● **Exercise material**
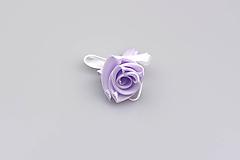 Pierko bledofialové ruža (bledofialovo-biele)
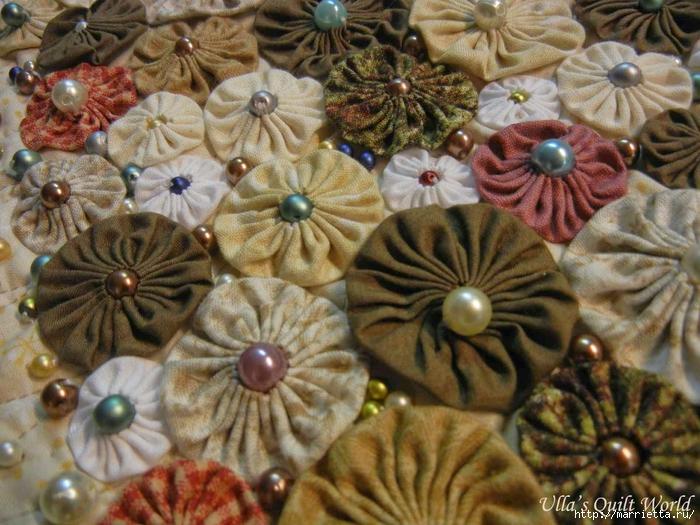 Панно с елочкой и салфетки из цветочков ЙО-ЙО (7) (700x525, 335Kb)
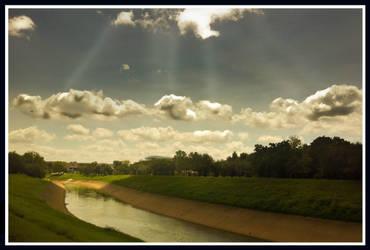 Clouds on duty . by samiralrajab
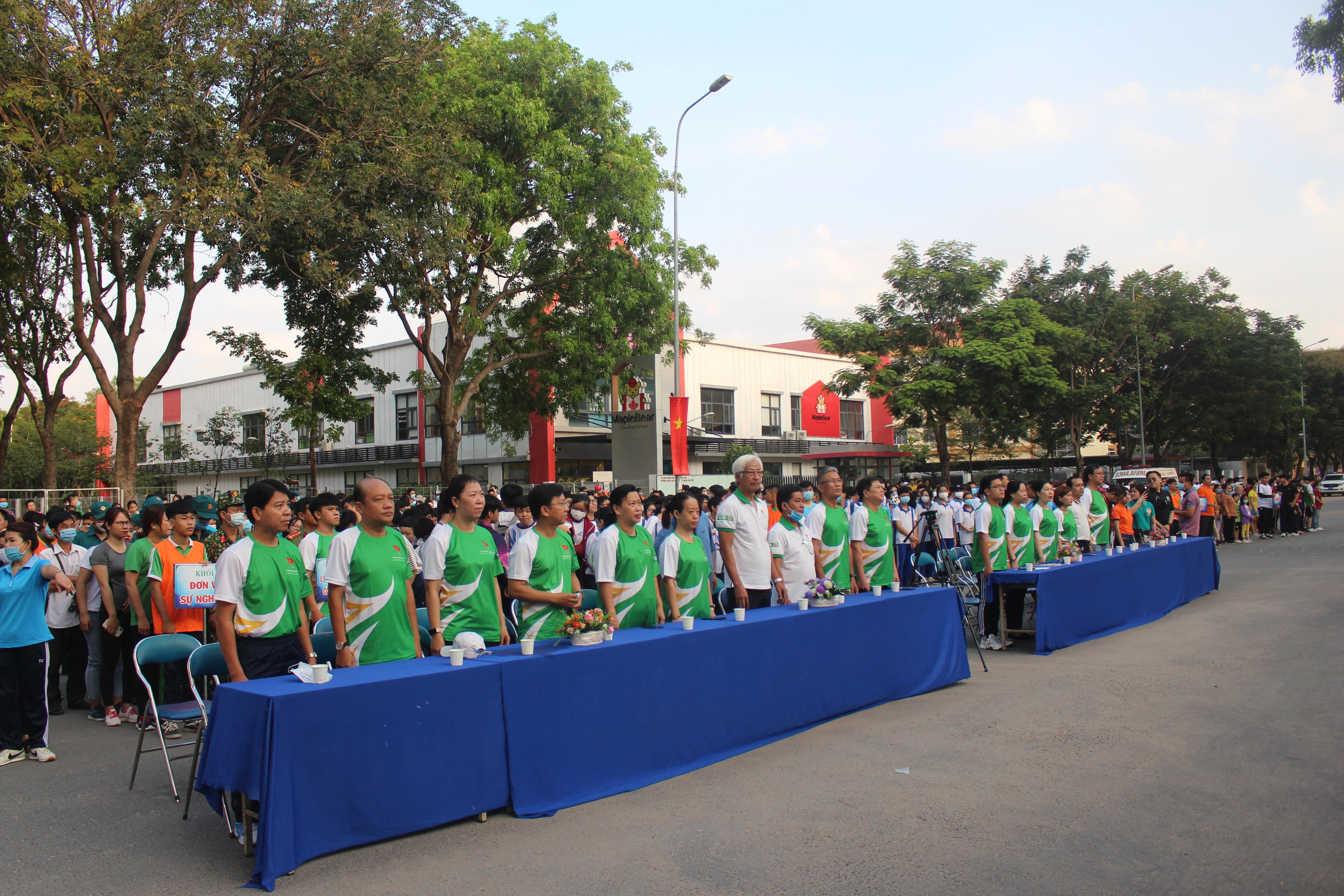 Hình ảnh: Quận Tân Phú: Hơn 1000 người tham dự ngày chạy Olympic vì sức khỏe toàn dân năm 2021 số 2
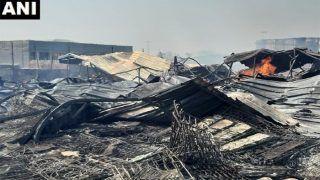 दिल्ली के फर्नीचर मार्केट में लगी आग, मेट्रो सेवा बाधित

● **Requirement**
From the first line to the last, reproduce the records above exactly and skip the pictures.

● **The completed task**
 Pierko bledofialové ruža (bledofialovo-biele)
 Панно с елочкой и салфетки из цветочков ЙО-ЙО (7) (700x525, 335Kb)
 Clouds on duty . by samiralrajab
 Hình ảnh: Quận Tân Phú: Hơn 1000 người tham dự ngày chạy Olympic vì sức khỏe toàn dân năm 2021 số 2
 दिल्ली के फर्नीचर मार्केट में लगी आग, मेट्रो सेवा बाधित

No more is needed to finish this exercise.